Rıza Zarrap davası Türkiye için neden önemli?
Bekir Bozdağ, Zarrap’ın yargılandığı davanın ''tamamen siyasi olup, Türkiye aleyhine kurulmuş bir komplo olduğunu'' söylemişti.
ABD’de görülecek davanın hazırlıkları başladı. Bekir Bozdağ, Zarrap’ın Türkiye hükümeti aleyhine şahitlik etmesi için zorlanan bir ‘rehine olduğunu ifade ettiği konuşmasında “bu dava tamamen siyasi olup, hukuki bir dayanağı yoktur, Türkiye aleyhine kurulmuş bir komplodur” sözlerini kullanmıştı.

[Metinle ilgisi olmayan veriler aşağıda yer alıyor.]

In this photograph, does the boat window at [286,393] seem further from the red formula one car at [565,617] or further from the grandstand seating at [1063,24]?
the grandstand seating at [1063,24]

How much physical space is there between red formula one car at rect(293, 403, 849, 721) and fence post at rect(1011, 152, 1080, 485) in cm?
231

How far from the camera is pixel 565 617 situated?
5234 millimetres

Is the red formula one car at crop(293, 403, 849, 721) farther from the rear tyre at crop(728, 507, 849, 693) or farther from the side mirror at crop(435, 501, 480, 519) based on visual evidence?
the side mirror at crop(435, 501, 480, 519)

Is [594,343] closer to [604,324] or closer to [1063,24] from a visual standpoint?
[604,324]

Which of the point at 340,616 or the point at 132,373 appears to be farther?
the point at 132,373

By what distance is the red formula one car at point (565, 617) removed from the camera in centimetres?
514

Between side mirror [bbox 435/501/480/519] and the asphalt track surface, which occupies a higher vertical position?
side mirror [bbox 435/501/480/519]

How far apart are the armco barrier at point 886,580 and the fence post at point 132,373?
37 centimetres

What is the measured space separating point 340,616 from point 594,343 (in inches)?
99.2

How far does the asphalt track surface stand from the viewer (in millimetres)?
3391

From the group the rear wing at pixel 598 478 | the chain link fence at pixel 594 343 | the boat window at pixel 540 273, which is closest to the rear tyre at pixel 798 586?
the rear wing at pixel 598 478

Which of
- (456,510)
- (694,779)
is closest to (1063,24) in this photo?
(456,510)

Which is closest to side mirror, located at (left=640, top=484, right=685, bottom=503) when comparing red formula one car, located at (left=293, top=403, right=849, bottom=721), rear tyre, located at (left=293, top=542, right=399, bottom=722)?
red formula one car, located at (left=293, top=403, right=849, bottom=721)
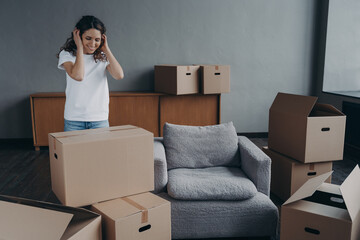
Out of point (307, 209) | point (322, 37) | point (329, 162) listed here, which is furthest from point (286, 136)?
point (322, 37)

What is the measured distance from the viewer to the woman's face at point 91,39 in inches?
82.7

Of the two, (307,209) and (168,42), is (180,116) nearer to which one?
(168,42)

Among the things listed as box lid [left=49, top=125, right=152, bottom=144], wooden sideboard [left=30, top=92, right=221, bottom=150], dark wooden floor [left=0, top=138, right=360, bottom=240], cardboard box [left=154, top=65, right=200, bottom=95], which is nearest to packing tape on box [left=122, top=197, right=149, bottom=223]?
box lid [left=49, top=125, right=152, bottom=144]

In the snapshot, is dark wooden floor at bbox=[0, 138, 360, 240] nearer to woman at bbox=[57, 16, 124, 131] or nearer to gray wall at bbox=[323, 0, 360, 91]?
woman at bbox=[57, 16, 124, 131]

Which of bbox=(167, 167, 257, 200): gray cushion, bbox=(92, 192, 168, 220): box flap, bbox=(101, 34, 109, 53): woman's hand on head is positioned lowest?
bbox=(167, 167, 257, 200): gray cushion

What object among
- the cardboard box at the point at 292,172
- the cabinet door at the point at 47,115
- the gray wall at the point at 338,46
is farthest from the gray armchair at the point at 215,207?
the gray wall at the point at 338,46

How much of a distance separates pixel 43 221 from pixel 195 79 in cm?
318

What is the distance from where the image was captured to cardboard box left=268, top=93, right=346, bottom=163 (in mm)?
2557

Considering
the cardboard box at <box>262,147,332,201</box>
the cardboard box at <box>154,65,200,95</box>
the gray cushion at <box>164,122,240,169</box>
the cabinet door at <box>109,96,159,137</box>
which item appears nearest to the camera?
the gray cushion at <box>164,122,240,169</box>

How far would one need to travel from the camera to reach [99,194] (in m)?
1.71

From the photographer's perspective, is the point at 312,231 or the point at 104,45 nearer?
the point at 312,231

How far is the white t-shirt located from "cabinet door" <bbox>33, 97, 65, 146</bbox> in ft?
Result: 7.66

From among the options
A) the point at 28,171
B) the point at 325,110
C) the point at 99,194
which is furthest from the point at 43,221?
the point at 28,171

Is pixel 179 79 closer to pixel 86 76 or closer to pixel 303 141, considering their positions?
Answer: pixel 303 141
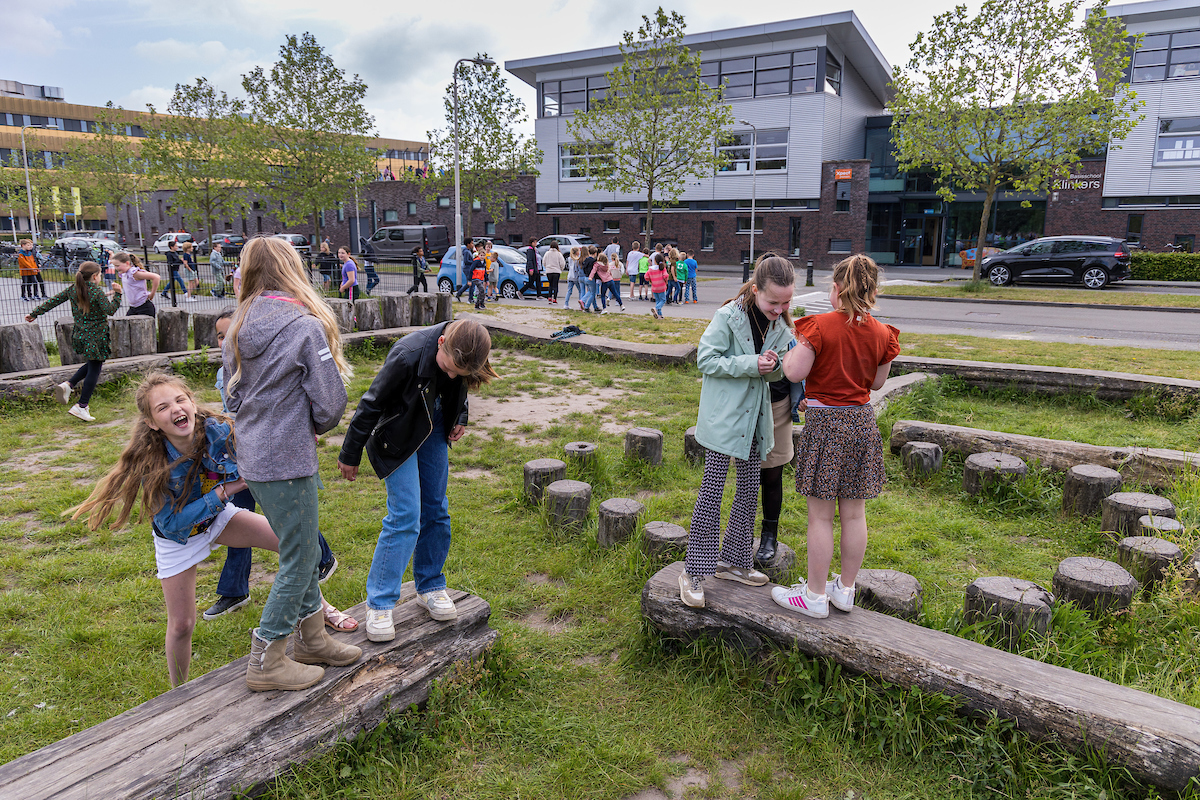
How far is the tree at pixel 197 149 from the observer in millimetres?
30453

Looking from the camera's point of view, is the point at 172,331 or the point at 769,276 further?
the point at 172,331

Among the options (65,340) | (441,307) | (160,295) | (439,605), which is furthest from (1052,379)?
(160,295)

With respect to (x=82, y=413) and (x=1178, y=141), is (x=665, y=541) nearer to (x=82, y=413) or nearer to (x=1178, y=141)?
(x=82, y=413)

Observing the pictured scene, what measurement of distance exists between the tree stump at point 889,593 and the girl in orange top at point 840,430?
293 millimetres

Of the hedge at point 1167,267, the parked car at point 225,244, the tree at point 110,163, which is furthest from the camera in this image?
the tree at point 110,163

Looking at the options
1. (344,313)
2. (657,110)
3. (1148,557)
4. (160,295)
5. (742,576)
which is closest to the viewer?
(742,576)

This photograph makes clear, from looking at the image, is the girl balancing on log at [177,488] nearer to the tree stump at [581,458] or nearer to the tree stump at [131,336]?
the tree stump at [581,458]

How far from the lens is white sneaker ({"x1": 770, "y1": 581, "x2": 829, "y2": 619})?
3.28m

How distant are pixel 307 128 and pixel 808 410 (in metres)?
27.1

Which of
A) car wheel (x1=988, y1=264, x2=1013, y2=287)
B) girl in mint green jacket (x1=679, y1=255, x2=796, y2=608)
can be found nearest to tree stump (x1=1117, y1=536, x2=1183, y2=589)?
girl in mint green jacket (x1=679, y1=255, x2=796, y2=608)

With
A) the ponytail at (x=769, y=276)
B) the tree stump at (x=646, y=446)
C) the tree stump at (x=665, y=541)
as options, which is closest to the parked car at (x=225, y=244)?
the tree stump at (x=646, y=446)

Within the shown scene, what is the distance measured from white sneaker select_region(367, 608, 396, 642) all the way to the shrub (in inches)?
1234

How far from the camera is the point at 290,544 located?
8.96 feet

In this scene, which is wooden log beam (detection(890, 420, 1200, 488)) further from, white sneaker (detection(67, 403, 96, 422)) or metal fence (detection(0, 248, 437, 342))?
metal fence (detection(0, 248, 437, 342))
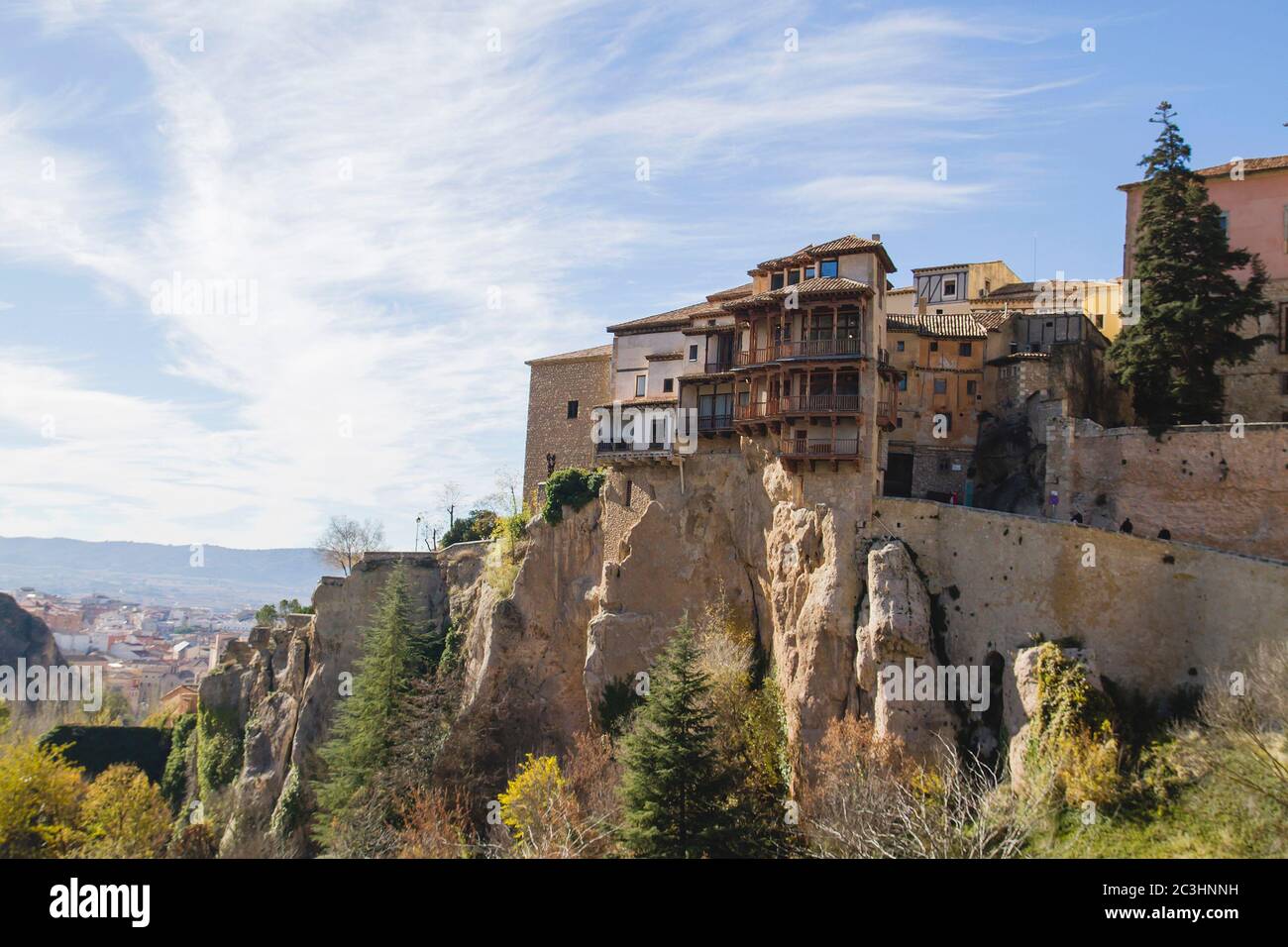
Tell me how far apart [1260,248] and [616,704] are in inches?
1249

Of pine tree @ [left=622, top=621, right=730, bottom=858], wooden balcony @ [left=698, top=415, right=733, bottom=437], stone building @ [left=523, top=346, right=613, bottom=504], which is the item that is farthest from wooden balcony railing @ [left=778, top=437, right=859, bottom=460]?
stone building @ [left=523, top=346, right=613, bottom=504]

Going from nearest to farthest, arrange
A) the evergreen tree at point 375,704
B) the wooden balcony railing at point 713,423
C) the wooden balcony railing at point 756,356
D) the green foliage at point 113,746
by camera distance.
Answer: the wooden balcony railing at point 756,356, the wooden balcony railing at point 713,423, the evergreen tree at point 375,704, the green foliage at point 113,746

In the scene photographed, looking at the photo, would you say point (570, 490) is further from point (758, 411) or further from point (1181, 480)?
point (1181, 480)

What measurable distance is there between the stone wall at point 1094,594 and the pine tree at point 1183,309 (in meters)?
7.44

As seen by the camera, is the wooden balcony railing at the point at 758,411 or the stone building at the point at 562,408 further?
the stone building at the point at 562,408

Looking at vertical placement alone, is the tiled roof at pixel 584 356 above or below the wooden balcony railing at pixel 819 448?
above

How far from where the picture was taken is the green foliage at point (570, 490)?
166ft

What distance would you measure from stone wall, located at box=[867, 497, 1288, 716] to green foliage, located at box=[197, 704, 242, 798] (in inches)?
1757

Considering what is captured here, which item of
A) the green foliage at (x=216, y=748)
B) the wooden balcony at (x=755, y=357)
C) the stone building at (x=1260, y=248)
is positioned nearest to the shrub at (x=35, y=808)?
the green foliage at (x=216, y=748)

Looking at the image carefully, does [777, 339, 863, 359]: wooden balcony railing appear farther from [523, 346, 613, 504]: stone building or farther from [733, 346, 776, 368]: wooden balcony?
[523, 346, 613, 504]: stone building

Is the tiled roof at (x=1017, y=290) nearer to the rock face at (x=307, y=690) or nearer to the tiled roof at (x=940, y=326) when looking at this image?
the tiled roof at (x=940, y=326)
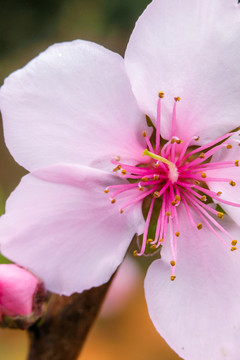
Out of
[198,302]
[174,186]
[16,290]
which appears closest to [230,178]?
[174,186]

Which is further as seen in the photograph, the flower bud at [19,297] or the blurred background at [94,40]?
the blurred background at [94,40]

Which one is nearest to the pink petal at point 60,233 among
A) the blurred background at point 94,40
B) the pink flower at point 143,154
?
the pink flower at point 143,154

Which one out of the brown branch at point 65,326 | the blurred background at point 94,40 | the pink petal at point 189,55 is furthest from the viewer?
the blurred background at point 94,40

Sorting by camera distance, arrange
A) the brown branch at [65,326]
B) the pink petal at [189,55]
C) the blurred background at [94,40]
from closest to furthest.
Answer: the pink petal at [189,55] < the brown branch at [65,326] < the blurred background at [94,40]

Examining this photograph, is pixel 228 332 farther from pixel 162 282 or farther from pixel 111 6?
pixel 111 6

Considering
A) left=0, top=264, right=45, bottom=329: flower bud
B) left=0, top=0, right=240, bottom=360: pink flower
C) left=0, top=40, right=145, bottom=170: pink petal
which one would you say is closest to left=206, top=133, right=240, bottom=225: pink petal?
left=0, top=0, right=240, bottom=360: pink flower

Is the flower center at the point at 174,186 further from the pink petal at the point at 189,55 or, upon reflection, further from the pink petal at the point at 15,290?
the pink petal at the point at 15,290

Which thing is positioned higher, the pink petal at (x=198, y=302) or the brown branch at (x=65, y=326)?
the pink petal at (x=198, y=302)

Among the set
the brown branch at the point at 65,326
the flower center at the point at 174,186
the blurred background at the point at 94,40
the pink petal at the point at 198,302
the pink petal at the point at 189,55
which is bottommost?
the blurred background at the point at 94,40
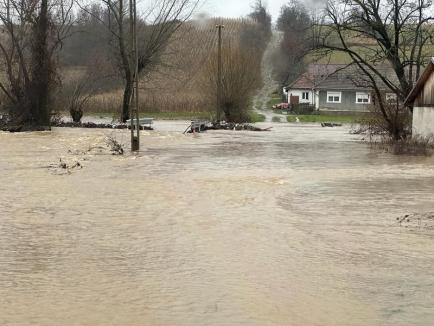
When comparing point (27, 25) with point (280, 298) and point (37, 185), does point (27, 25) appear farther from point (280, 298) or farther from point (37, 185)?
point (280, 298)

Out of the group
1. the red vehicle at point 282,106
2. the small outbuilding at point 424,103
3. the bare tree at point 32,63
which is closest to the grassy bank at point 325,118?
the red vehicle at point 282,106

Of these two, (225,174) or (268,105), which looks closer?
(225,174)

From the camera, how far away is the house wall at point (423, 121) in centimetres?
2780

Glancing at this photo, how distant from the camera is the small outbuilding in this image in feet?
91.0

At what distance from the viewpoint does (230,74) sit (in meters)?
49.9

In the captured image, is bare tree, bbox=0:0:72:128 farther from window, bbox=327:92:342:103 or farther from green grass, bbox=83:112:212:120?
window, bbox=327:92:342:103

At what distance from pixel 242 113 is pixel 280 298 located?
44.0 meters

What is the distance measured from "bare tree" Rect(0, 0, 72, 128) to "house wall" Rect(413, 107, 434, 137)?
74.3 feet

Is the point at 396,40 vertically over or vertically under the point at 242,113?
over

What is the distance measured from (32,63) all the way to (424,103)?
2453cm

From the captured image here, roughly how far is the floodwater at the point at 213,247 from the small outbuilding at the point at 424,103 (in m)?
9.68

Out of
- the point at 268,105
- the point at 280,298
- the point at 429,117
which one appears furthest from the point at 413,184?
the point at 268,105

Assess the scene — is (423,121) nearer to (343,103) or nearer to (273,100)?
(343,103)

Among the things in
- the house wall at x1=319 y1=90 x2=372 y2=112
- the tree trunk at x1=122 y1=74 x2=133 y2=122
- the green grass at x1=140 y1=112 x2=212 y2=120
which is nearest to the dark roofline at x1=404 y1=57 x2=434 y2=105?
the tree trunk at x1=122 y1=74 x2=133 y2=122
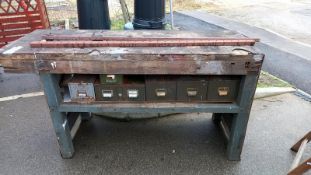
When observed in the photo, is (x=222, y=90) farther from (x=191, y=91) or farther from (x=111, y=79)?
(x=111, y=79)

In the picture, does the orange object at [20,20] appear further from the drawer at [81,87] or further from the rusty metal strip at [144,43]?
the drawer at [81,87]

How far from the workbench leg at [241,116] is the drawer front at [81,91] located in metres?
1.31

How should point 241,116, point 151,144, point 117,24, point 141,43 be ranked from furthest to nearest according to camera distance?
point 117,24 < point 151,144 < point 241,116 < point 141,43

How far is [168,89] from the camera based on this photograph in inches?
90.3

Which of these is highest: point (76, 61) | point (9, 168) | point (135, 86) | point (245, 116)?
point (76, 61)

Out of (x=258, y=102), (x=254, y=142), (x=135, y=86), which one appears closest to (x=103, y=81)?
(x=135, y=86)

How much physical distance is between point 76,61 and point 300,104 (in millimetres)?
3066

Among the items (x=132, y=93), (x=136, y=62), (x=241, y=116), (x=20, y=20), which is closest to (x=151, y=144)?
(x=132, y=93)

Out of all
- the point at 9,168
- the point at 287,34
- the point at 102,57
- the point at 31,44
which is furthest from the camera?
the point at 287,34

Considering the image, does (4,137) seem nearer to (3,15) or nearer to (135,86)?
(135,86)

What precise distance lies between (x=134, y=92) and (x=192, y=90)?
0.51 meters

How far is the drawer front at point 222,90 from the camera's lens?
2246 mm

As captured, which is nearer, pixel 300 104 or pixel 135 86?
pixel 135 86

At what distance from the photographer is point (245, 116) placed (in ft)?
7.62
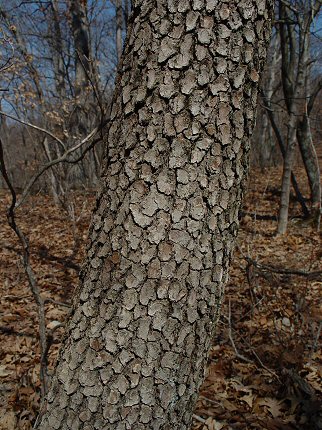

ABD hükümeti Zarrap davasını nasıl ele aldı?
Dava çerçevesinde şimdiye kadarki süreçte yaşanan olaylar ile ABD’li ve Türk yetkililer arasında vuku bulan görüşme ve toplantılar, ABD’nin bu konuda hukukun üstünlüğüne gölge düşürecek şekilde davranıp davranmadığı sorularını akla getirdi. Erdoğan, mesele ile çok yakın şekilde alakadar oldu, hem Obama hem de Trump ile birçok defa bu konu hakkında görüştü. O dönem Başkan Yardımcısı olan Joe Biden ile yaptığı görüşmede Zarrap’ın serbest bırakılmasını ve davanın savcısı Bharara’nın kovulmasını talep etti. Aynı anda Erdoğan’ın eşi de Joe Biden’ın eşine aynı şeyi sordu. Türk tarafının yaptığı girişimler şu ana kadar işe yaramadı. Ekim ayında yapılan bir telefon görüşmesinde Trump, davanın yetki alanı dışında olduğunu söyledi.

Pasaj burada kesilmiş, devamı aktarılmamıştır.